- **Te lezen fragment**:
Het
landschap van de jeugd, door d’ogen ingekomen,
Drukt
een voort-durend teken in de ziel.
Men
kan gaan reizen, men kan elders wonen,
Het
blijft daar staan, gelijk het binnenviel.
Dames
en heren, ik ben een dorpsjongen, en wel afkomstig van een
merkwaardig dorp, dat in mijn jeugd een tweeslachtig, of wat
ongunstiger gezegd een sterk gespleten karakter had. Het lag in
allerlei opzichten op een breukvlak. Het heet nog Made, een
plaatsnaam waar velen, minder bedreven in de Engelse taal, zich
vroeger vrolijk over maakten met de oubollige mededeling dat dit
vlek, blijkens vermelding op allerlei industriële producten, in
Duitsland, Engeland en Japan lag. Ik heb dit altijd hardnekkig
ontkend en constateer dat deze plaats uniek gelegen is op 51.1
graden noorderbreedte en 4.7 graden oosterlengte in de provincie
Noord-Brabant, en wel, zoals gezegd, in allerlei opzichten op een
breukvlak. De kaart van de bodemgesteldheid ter hand nemend of,
nog beter, wandelend in en rondom dit dorp, trapt men onmiddellijk
ten noorden op zware rivierklei, vruchtbare polders in het bezit
van wat stug boerenvolk, ‘van eigen geluk en gelijk verzekerd’.
Meer Hollands dan Brabants. Een onheilspellend landschap, leeg en
verlaten, veel brede sloten en vaarten. Het regende en waaide daar
steeds. Achter een hoge dijk: de Amer, een absolute grens,
daarachter lag een onbekende wereld. In het zuiden, pal tegen het
dorp: zand, geen gewoon zand, tot akkers bedwongen zand, maar een
echte zandverstuiving, in de volksmond Den Duin geheten, een
primitief recreatieoord voor kinderen en verliefden, vol brem in
mijn herinnering. Daar scheen altijd de zon.

- **Opdracht**:
Schrijf het stuk uit het fragment over Made woord voor woord over, beginnend bij "Meer Hollands dan" en eindigend bij "altijd de zon.". De gegevens hierna hebben niets met het fragment over Made te maken.

- **Fragment uit gegevens**:
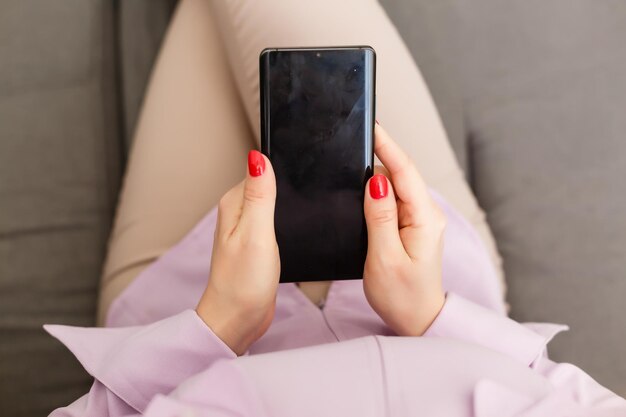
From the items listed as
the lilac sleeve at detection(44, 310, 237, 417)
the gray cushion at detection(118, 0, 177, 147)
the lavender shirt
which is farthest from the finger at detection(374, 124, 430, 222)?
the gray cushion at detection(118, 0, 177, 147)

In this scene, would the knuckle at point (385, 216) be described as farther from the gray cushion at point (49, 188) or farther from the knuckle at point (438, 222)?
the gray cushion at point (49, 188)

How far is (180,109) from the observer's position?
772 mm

...

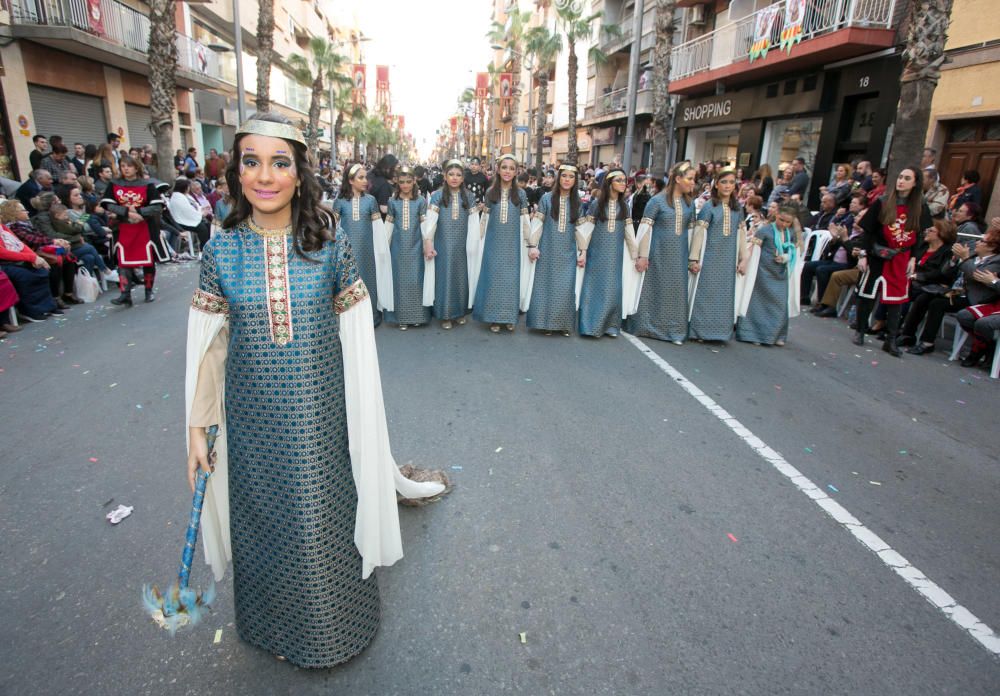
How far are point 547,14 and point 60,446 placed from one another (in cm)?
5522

- **Uitkomst hieronder**:
Meer Hollands dan Brabants. Een onheilspellend landschap, leeg en
verlaten, veel brede sloten en vaarten. Het regende en waaide daar
steeds. Achter een hoge dijk: de Amer, een absolute grens,
daarachter lag een onbekende wereld. In het zuiden, pal tegen het
dorp: zand, geen gewoon zand, tot akkers bedwongen zand, maar een
echte zandverstuiving, in de volksmond Den Duin geheten, een
primitief recreatieoord voor kinderen en verliefden, vol brem in
mijn herinnering. Daar scheen altijd de zon.